▸ **Metin parçası**:
2000’lerin başı İstanbul Film Festivali… İletişim Fakültesi Radyo Tv Sinema’da son senem, tuhaf bir ineklik atağı geçirmiş olacağım ki okulu bir dönem erken bitiriyorum. İkinci dönemim boş, festivale katılmam serbest. Sabahtan Beyoğlu’na gidiyoruz. Billur diye bir arkadaşım var, birbirimizden farklıyız ve sırf bu yüzden çok seviyorum onu.
Billur’un küçük bir arabası var, arabasının içi hep dağınık. Yok yok! Kitaplar, kola kutuları, atkılar, çikolata kağıtları, bayat açmalar, kırık CDler. Kestane kıvırcık saçları var Billur’un ve vejetaryen. İlk kez vejetaryen biriyle tanışıyorum. Hoşuma gidiyor. Peynirli ne bulursak yiyoruz. Festival boyunca her gün Saray’dan peynirli su böreği alıyoruz, paramız bitmeye yakın bir böreği ikiye bölüyoruz. Zaten kocaman Saray’ın börekleri.
İstiklal öyle güzel ki… Kulağımda CD-Man Lenny Kravitz, Cake, Robbie Williams, Travis, Limp Bizkit dinleye dinleye defalarca baştan aşağı İstiklal’i yürüyorum.

Hiçbir şey umrumda değil. Sadece merak ediyorum, durmadan büyüleniyorum, pasajlara girip çıkıyorum, kafelerde oturanları inceliyorum, yeni arkadaşlar ediniyorum.
O yıllarda idolümüz, sinema eleştirmeni Sevin Okyay festivalin başında, sürekli ayak altında dolandığımız için bizi festival ekibinden zannedip görevler veriyor. ¨Çocuklar şunu şunu yapın¨, ¨Şuna şuna bakın¨, ¨Kapıda durun¨… artık ne derse yapıyoruz. Tabii sürekli kikirdiyoruz. Filmleri izlemekten çok çıkışta hocalarla kafede oturup sohbet etmeyi, gelen gidenlerin yorumlarına kafa sallamayı, kitapçılarda takılmayı seviyoruz. Sonrası Hayal Kahvesi falan…
Rock müzik, sohbetler, filmler, kıyafetler, ara sokaklar, o bir bardak biranın keyfi, ışıklar, neonlar… her şey öylesine büyüleyici ki düşlemekten kendimizi alamıyoruz.
Heyecanların yerini korkulara, hayallerin yerini kırgınlıklara, heveslerin can sıkıntısına, cesaretin utanca dönüşeceği günlerin geleceği aklımızın ucundan bile geçmiyor.

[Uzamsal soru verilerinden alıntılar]
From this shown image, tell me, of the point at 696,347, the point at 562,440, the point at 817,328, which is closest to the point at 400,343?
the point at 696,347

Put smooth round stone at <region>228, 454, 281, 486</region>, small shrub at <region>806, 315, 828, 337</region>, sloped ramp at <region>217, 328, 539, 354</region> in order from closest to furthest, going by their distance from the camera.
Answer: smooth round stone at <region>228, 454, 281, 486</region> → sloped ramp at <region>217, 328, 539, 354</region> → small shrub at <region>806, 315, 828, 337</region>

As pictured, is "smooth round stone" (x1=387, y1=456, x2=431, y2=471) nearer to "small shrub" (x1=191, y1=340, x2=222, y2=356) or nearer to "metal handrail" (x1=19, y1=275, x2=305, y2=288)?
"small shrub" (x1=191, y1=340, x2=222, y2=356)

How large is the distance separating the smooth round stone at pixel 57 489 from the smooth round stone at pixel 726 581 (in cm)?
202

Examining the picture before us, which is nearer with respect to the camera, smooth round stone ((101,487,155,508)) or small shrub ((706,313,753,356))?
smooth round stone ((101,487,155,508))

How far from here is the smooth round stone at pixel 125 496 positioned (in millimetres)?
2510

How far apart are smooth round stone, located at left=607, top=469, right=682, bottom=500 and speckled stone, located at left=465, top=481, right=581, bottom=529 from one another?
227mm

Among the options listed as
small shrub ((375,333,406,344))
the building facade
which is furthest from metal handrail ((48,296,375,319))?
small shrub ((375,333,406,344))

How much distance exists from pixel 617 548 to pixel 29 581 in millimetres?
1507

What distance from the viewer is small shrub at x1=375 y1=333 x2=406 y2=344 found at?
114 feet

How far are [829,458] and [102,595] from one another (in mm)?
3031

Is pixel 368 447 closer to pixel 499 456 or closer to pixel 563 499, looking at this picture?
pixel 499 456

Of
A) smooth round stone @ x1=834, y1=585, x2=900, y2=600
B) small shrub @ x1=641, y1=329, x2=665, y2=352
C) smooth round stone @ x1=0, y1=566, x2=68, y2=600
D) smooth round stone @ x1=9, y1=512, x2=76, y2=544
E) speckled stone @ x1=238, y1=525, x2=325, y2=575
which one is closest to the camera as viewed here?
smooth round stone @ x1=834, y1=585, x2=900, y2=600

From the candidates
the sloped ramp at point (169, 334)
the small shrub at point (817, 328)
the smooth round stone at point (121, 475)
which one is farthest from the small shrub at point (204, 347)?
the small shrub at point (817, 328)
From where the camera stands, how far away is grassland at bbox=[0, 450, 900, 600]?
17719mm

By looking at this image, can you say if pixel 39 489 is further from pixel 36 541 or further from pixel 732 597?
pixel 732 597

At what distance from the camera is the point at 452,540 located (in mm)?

▸ **Kısa soru A**:
Aşağıdaki ifadelerin festival anlatısıyla uyuşup uyuşmadığını belirtin. Her biri için "evet" ya da "hayır" deyin ve kararı belirleyen sözleri metinden aynen alıntılayın.
(i) Anlatıcı okulu bir dönem erken bitiriyor.
(ii) Billur et yiyen biri.
(iii) Sevin Okyay onları festival ekibinden sanıyor.
▸ **Kısa soru B**: Festival anlatısına göre festival boyunca her gün nereden ne alıyorlar?

▸ **Tam yanıt A**:
(i) Evet: "okulu bir dönem erken bitiriyorum"
(ii) Hayır: "Kestane kıvırcık saçları var Billur’un ve vejetaryen."
(iii) Evet: "bizi festival ekibinden zannedip görevler veriyor"

▸ **Tam yanıt B**: Saray’dan peynirli su böreği alıyorlar.